On the other hand, Williams said that he has been working to unearth bad convictions for his “entire life.”
“So there’s a very big difference there. I’ve been fighting for people who were wrongfully convicted my entire life, from whether it was at the Innocence Project, whether it was just doing pro bono work, or just in my capacity as a lawyer. So that’s always been my desire since I’ve been practicing. The person I’m running against, it’s been their desire to convict as many people — as a prosecutor, I don’t think it’s a dig to say the goal there was to win cases, all cases, regardless of a split decision.”
The conviction integrity unit set up by the next DA won’t be the first attempt at one in Orleans Parish. In 2014, with dedicated city funding — pushed for by Jason Williams on the city council — DA Cannizzaro’s office teamed up with the Innocence Project New Orleans to look back at old convictions.
But that project was short lived — it lasted just over a year— and was relatively unsuccessful.
“When the project started off, they did not demonstrate any significant shift in the way they approached these cases,” Maw told NOLA.com after the partnership ended. “Because it wasn’t a priority, it was not worth the investment anymore.” Cannizzaro’s office blamed the city for cutting the budget for the project.
Conviction integrity units in general have had mixed success.

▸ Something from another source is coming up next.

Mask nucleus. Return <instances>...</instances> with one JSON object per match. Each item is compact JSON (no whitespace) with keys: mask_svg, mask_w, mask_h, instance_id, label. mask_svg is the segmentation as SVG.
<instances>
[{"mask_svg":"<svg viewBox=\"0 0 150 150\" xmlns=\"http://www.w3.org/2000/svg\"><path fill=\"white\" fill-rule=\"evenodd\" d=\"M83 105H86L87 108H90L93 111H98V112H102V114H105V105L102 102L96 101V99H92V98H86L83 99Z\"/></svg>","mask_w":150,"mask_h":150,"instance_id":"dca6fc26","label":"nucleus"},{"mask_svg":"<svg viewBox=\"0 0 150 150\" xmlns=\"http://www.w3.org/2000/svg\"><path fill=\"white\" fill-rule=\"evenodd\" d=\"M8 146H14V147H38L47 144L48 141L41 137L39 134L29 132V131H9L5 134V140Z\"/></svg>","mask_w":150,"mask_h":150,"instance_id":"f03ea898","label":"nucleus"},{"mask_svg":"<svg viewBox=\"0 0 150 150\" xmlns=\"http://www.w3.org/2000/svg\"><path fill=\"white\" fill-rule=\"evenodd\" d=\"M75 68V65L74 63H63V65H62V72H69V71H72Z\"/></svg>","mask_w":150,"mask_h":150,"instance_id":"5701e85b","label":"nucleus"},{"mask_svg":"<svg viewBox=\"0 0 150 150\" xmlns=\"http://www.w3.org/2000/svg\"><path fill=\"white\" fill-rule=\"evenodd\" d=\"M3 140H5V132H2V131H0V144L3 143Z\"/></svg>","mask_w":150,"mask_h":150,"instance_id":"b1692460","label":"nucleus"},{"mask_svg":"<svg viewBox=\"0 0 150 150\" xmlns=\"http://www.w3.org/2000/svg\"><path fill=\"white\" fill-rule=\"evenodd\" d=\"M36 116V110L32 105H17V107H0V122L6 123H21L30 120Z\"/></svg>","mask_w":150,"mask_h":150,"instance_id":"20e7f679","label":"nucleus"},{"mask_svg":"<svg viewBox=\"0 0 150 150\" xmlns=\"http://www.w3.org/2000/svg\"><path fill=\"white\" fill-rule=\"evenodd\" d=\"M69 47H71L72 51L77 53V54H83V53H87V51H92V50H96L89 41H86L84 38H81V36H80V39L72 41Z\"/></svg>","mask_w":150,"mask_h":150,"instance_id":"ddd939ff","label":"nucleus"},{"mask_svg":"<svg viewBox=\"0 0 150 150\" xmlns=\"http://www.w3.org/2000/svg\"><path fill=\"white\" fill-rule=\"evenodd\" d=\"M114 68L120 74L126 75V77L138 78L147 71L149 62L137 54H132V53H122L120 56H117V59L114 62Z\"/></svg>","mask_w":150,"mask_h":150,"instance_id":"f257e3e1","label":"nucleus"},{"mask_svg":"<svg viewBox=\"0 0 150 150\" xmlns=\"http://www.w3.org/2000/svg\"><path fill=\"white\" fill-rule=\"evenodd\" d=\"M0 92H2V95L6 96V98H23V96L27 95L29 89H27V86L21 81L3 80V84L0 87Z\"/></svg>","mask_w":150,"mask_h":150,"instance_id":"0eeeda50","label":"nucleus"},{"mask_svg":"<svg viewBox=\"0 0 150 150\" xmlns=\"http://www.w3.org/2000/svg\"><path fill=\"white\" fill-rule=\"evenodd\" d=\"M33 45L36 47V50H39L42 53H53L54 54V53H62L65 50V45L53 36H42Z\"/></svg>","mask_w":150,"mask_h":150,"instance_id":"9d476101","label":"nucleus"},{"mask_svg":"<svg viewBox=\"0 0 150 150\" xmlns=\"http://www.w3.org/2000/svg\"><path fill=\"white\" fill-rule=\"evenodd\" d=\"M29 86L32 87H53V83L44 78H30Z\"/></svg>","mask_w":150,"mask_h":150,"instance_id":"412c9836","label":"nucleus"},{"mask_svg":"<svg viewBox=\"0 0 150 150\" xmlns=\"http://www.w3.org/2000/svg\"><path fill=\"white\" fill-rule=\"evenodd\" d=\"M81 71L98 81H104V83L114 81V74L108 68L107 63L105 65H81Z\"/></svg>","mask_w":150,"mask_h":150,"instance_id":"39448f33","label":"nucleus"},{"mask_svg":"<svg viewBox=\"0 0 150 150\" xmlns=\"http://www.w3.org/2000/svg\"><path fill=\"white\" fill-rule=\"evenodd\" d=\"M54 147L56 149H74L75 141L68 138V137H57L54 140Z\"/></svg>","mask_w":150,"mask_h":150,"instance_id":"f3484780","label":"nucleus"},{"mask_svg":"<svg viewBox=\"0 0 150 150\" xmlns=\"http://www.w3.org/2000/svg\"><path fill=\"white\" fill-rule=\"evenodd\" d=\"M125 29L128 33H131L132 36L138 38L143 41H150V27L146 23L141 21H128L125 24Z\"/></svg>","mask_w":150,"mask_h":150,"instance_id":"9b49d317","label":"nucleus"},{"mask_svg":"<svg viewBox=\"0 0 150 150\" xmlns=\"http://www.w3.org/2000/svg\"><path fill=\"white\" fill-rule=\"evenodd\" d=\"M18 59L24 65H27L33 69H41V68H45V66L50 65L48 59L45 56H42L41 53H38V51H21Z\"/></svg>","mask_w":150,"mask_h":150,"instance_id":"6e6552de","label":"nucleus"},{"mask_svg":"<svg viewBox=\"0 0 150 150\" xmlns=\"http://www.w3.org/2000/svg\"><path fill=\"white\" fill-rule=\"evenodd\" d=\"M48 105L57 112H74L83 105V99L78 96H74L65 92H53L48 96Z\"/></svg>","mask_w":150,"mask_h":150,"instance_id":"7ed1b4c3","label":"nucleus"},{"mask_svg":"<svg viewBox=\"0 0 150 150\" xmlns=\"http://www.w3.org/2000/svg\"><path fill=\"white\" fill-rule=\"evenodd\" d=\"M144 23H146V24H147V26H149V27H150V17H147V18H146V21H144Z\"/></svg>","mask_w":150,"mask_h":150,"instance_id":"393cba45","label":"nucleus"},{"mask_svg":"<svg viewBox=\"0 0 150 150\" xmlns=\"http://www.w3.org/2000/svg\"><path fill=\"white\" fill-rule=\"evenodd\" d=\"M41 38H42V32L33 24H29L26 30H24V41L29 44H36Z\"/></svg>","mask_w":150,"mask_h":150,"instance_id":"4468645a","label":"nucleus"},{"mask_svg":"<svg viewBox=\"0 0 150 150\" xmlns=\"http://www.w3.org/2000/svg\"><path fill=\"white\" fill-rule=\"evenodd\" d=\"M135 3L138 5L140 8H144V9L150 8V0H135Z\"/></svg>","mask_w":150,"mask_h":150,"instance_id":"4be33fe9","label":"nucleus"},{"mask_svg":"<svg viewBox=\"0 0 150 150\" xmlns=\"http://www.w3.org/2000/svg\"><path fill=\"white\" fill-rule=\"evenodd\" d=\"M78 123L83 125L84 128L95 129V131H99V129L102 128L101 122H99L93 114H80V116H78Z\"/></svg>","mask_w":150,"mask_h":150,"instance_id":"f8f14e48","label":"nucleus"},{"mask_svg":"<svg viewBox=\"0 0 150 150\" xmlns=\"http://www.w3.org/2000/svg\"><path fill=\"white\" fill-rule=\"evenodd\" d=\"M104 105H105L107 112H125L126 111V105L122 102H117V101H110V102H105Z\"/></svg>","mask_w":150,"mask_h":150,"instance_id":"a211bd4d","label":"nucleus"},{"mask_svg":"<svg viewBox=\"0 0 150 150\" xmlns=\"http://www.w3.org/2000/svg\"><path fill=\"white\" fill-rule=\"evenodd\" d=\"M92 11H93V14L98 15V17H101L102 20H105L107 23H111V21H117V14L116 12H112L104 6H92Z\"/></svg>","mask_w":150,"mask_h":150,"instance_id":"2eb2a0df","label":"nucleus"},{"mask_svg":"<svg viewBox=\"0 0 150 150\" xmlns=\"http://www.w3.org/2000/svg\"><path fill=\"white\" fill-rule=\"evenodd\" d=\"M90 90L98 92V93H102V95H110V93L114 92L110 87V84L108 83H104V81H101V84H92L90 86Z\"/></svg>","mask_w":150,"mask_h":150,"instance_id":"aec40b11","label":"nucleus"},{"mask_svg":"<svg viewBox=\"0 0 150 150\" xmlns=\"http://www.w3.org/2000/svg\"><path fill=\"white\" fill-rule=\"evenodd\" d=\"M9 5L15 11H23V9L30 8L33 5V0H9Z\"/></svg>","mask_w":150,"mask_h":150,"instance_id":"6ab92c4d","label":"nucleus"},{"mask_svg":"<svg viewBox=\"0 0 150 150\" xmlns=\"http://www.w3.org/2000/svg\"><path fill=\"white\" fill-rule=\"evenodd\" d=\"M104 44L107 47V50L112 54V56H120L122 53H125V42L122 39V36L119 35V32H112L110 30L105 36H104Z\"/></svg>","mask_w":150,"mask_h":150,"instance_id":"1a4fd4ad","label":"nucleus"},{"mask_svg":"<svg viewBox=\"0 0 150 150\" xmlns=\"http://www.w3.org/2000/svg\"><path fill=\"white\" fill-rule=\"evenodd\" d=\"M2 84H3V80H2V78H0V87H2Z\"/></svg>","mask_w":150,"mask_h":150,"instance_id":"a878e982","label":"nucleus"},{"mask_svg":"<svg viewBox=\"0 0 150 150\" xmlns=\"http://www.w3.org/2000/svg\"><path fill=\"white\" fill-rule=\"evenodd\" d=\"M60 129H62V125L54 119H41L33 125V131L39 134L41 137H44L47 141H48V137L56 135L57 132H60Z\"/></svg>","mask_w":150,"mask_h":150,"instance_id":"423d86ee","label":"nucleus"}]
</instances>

This year’s annual report from the National Registry of Exonerations found that the units in DAs offices were responsible for over a third of the 143 exonerations that occurred in 2019. But it notes that many of the 51 conviction integrity units around the country are relatively inactive and produce few exonerations, which the organization says is “primarily a function of its structure and the resources the prosecutor’s office is willing to devote to its work, and its willingness to acknowledge past mistakes.”
But Jamila Johnson at PJI said that she is hopeful that the next Orleans Parish DA will take seriously the need to review convictions based on non-unanimous juries.
“We have candidates who believe that if you are unconstitutionally convicted with a non-unanimous jury verdict, you should have some remedy for that,” Johnson said. “And it’s really positive to hear both candidates think in those terms.”
“How that plays out,” she added, “is absolutely uncertain.”